Three years ago, a renovation by Trudy Dujardin updated Union Street Inn’s crisp, French-inspired aesthetic (The pristine interiors are also a credit to Deborah’s background creating store displays for Bendel’s on Fifth Avenue). Ken says the island’s proximity to urban centers makes it approachable—especially as guests become younger and more affluent.
“Nantucket was always an interesting, sophisticated island,” Ken says. “You’re not in the middle of the South Pacific—you’re close enough to Boston and New York.”
Select Room: Union Street Inn’s best guests are couples on a romantic getaway, and suite #9 boasts a fireplace, wet bar and four-poster king bed. Its corner location lets in plenty of light.
On the Town: Ken recommends Straight Wharf for seafood. For dinner and drinks, Greydon House is a Nantucket showstopper: Michelin star chef Marcus Gleadow-Ware serves a progressive take on American classics while mixologists pay tribute to the island’s maritime past. The Greydon's Cup contains Absolut Elyx, banana, coconut, lime and champagne—and the lounge is gorgeously hip.
Casual elegance rules the day at the Brass Lantern Inn, where returning guests enjoy the pet- and family-friendly atmosphere. Innkeeper Michelle Langlois established the property in 2000, and describes her approach as “gracious but not stuffy.” Visitors can’t miss the scent of hydrangea or the New Dawn roses climbing all the way to the roof.
Over the past three years, the Brass Lantern has been completely renovated from top to bottom—all guest rooms and common areas and, this year, the garden and patio. The firms, Fenwick House Design and Nantucket Looms, have brought this stately building with 17 guest rooms into today’s Nantucket style with soft greens and pale taupes and greys in upholstery with walls offset by sparkling white trim.

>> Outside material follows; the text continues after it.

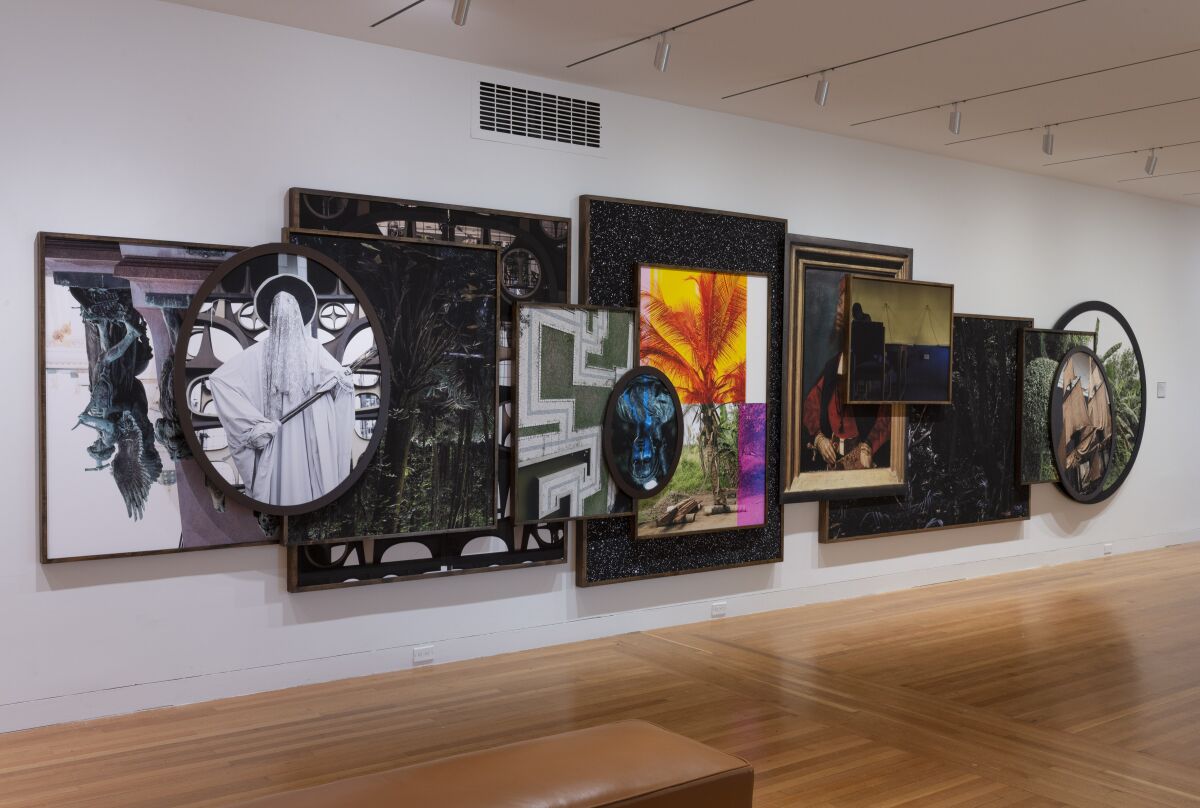 A large-scale Todd Gray photo collage features 14 framed images of statues and gardens superimposed over each other.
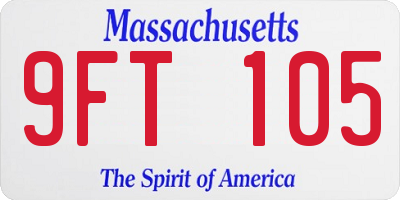 MA license plate 9FT105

Start the day with a “continental plus” breakfast of homemade granola, fresh fruit and French press coffee, then see what’s happening at the Athenaeum.
“It’s a spectacular heartbeat of the community,” says Michelle. “They stage workshops and plays, screen classic movies and more. And it’s architecturally significant...it looks like a Greek temple from the exterior.”
Select Room: From the Brant Point Room (each is named after a whaling ship), guests can hear the ferry leaving each morning at 6:30. The luxurious space gives guests the feeling of being out at sea.
On the Town: For lunch, swing by the new Corner Table for sous vide flank steak or a fresh Cubano sandwich. Michelle recommends Company of the Cauldron for dinner and drinks on the harbor at Galley Beach for amazing boat watching.
Innkeeper Matt Parker made his first voyage to Nantucket almost 50 years ago, and has operated Seven Sea Street Inn since 1987. The property’s red oak post architecture exudes the ambiance of a coastal lodge. After a cozy breakfast in bed, stroll down Main Street and peruse cooking class offerings at Nantucket Culinary Institute. Wine Festival is not the only week of the year when visitors can learn about flavor and balance on Nantucket.
A hallmark of Seven Sea Street is the collection of local art on display throughout the inn. A variety of mediums capture the splendor of Nantucket: supple watercolor seascapes and earthy oil tributes to sailboats and whaling vessels. These works by Deborah Sosebee enhance the mood of guest rooms and integrate all elements of the island—and if you like something, you can buy it right off the wall.
Travelers can explore those sea, land and town-scapes for themselves: Nantucket is home to the Coskata-Coatue Wildlife Refuge, the Nantucket National Wildlife Refuge and other conservation sites where natural habitats have been preserved for generations. With a bike and a map, it’s all ripe for exploring—just don’t forget a water bottle. After a day of adventuring, kick back on Seven Sea Street’s unique roof deck.
Select Room: The deluxe queen suite offers cathedral ceilings and a private Great Room—complete with a kitchen, dining area, and a Vermont Castings gas stove. It may be ornamental through the summer, but for off-season travelers, it’s a comforting heat source.
On the Town: Matt recommends Dune, a modern chic meets casual comfort spot on Broad Street. For craft cocktails, stop into Òran Mór for a Beach Blanket Bingo: cold brew coffee, rum, coconut milk and cardamom bitters.